Cutcliffe has brought to a sagging offense what Fulmer was lacking last year, when Fulmer waffled between shaky Erik Ainge and veteran Rick Clausen at quarterback.

"David has improved the toughness of our team," Fulmer said. "We’re fundamentally better. He has been very demanding of tempo and execution. The daily practice habits improved. Not that we were practicing poorly, but not to the ‘cross-your-t’s-and-dot-your-i’s’ extent that we are now."

Now that Ainge seems to be on the right track — he looked sharp throwing for 210 yards and two touchdowns in the spring game — Fulmer’s biggest concern heading into preseason will be his running game.

Arron Sears and David Ligon are the only two offensive line starters. But the top two projected running backs, sophomores Arian Foster and Montario Hardesty, sat out the spring after off-season surgeries.

It’s imperative that Foster be ready to roll by the Sept. 2 season opener in Knoxville against California. After replacing the injured Gerald Riggs in the last half of last season, the shifty Foster finished with 879 yards after running for at least 100 yards in each of his five starts.

"It’s crucial for us to get everybody back healthy," Fulmer said. "I can’t tell you now how we’ll be able to run the ball. If this spring is any indication, we’ve got a lot of work to do. We didn’t have anybody at spring practice who could break a tackle."

Pearl said he took just a couple of days off after his team lost to Wichita State, in the second round of the NCAA tournament.

But as he did during the tournament, when he and the Vols were the daily focus of ESPN reports giving viewers an inside look at the team, Pearl turned on the media overdrive at the Final Four in Indianapolis. His objective was to expose the Tennessee program to as many potential recruits as possible.

"You can’t put a price tag on what that (ESPN) thing was worth," Pearl said. "And I was shameless at the Final Four. I got my face on every TV station, got on every radio station. I did every interview I could, knowing that it’s going to get us in the door (with recruits)."

Pearl said guard Dane Bradshaw, who Pearl called the "glue" of last year’s team, is getting antsy in his recovery from postseason wrist surgery on March 24.

"Dane’s one of the toughest kids I’ve ever coached and one of the best people God has ever put on this earth," Pearl said. "What’s killing Dane right now, is that he’s not able to train.

"Dane’s play this past season was significant. When he played well in the big games (like beating Florida twice), we won them. I would just point to him in practice and tell the rest of the team, ‘Just play as hard as he plays.’ "

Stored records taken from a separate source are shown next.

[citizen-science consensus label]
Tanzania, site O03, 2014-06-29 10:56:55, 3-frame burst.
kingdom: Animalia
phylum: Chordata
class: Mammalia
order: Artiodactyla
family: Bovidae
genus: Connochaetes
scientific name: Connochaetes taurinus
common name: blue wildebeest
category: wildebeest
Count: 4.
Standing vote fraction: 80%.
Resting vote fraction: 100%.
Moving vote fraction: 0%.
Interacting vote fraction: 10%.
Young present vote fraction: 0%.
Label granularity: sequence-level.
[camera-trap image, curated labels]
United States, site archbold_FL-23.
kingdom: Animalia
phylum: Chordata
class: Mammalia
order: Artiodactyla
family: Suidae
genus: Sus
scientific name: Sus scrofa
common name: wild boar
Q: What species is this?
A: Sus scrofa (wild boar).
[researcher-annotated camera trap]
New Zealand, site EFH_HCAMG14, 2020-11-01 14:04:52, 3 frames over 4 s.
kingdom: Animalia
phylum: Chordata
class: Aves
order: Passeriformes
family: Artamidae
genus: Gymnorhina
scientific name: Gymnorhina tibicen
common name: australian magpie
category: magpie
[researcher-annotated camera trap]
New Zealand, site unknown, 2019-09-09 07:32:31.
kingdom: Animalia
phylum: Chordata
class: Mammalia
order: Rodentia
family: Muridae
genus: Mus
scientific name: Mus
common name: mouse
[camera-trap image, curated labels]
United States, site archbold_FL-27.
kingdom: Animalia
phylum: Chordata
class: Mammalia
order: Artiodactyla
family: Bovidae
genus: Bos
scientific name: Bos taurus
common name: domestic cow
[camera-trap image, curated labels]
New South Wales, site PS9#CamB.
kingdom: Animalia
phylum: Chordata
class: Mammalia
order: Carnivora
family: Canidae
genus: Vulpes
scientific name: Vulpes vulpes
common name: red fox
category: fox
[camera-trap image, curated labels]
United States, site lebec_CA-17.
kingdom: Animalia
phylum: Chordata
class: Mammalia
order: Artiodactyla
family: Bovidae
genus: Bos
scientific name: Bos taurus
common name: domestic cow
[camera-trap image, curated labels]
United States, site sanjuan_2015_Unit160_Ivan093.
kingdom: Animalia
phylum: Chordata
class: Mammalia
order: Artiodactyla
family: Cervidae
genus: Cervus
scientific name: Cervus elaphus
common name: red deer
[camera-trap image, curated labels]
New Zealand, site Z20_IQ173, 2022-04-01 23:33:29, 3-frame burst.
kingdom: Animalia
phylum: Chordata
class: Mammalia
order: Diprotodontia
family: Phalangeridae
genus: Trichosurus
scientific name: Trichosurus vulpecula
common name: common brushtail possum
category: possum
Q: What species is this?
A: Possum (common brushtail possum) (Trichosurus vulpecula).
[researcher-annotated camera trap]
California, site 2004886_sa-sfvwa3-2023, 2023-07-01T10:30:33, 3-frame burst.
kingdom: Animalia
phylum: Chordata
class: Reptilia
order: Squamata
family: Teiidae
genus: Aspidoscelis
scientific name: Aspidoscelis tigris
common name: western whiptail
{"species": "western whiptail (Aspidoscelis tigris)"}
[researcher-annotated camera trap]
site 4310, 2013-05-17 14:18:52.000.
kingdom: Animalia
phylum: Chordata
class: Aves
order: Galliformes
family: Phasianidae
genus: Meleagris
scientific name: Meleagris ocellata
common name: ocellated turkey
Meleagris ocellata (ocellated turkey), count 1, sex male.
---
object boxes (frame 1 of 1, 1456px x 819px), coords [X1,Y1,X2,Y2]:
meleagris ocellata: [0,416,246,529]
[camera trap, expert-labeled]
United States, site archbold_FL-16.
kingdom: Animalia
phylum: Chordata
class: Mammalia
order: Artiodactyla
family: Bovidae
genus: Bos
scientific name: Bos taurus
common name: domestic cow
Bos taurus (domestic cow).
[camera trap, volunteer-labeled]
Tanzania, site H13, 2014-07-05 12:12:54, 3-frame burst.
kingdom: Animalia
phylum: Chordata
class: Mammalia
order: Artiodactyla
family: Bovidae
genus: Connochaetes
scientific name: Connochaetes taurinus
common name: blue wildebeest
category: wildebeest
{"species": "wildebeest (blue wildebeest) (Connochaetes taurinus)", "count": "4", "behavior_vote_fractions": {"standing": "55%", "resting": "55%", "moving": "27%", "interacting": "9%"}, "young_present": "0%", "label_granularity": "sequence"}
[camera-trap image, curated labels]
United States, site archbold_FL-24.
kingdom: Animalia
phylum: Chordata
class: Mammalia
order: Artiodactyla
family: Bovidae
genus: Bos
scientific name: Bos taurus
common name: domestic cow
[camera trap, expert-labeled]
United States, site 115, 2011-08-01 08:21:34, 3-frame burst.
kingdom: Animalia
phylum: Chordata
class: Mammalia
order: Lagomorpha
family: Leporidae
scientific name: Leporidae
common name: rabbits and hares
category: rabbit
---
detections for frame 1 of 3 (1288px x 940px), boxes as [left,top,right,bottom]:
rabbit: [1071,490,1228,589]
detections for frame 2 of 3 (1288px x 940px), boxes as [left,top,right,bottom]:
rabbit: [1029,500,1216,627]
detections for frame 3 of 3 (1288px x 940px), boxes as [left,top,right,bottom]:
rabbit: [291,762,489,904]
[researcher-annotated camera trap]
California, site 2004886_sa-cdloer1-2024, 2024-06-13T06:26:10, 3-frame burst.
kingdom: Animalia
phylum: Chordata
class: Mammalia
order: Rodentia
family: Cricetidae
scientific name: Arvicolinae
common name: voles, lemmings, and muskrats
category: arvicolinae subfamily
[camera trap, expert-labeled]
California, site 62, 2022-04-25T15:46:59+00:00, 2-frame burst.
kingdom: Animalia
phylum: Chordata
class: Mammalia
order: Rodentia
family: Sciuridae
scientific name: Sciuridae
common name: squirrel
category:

Before the start of the NCAA tournament, Tennessee extended Pearl’s contract and gave him a raise. Just last week, UT graduate Larry Pratt stepped forward and committed $5 million to build a basketball practice facility.

Pearl understands that with great achievements comes greater expectations.

"It’s easier to get it going than to keep it going," Pearl said. "We’re not going to sneak up on anybody. The bar has been raised in the SEC — Florida won the national championship, South Carolina won the NIT and I haven’t even mentioned LSU (who was in the Final Four) or Kentucky yet."